Reading passage =>
+++
The graph is not oriented graph. It makes solution easier.

Edited by author 19.08.2023 12:29

9
3 9 8 2
3 7 3 1
2 4 2
2 5 3
3 7 6 4
3 9 8 5
2 5 2
2 6 1
2 6 1
Please try this data,please
My progame can't pass this,but I got AC

my first attempt based on partitions
//        1 2
//          3
//          7
//        6 4
//          8
//          5
gave WA1, is there any kind of tricks in computing smallest group? or Don`t they use sample as a test 1?

The next 2^N worst-case algo gets AC.

searchSolution(i) {
   if (i==N+1) {
       throw new FoundException();
   }
   group[i] = 1;
   if (checkThisAndAdvsHasNotMoreThan1Adv(i)) {
      searchSolution(i+1);
   }
   group[i] = 2;
   if (checkThisAndAdvsHasNotMoreThan1Adv(i)) {
       searchSolution(i+1);
   }
   group[i] = 0;
}

............

try {
   searchSolution(1);
} catch (FoundException e) {
   outputResult();
}
output("NO SOLUTION");


Judges, please do something with it :)
This is cool graph problem, i think in order to get AC one should write O(N) solution :)
+++
Data block =>
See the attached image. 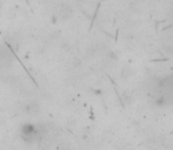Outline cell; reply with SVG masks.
+++
Challenges =>
- A) According to the forum thread, what worst-case running time does the algorithm that gets AC have?
- B) In the code from the forum thread, explain how the program reaches the call to outputResult().
- C) Retype the portion of the forum thread starting with "my first attempt" and going on through "as a test 1?".

Task-by-task outputs =>
- A) It is a 2^N worst-case algorithm.

- B) searchSolution throws a FoundException once i equals N+1. The try block around searchSolution(1) catches that exception and calls outputResult().

- C)
my first attempt based on partitions
//        1 2
//          3
//          7
//        6 4
//          8
//          5
gave WA1, is there any kind of tricks in computing smallest group? or Don`t they use sample as a test 1?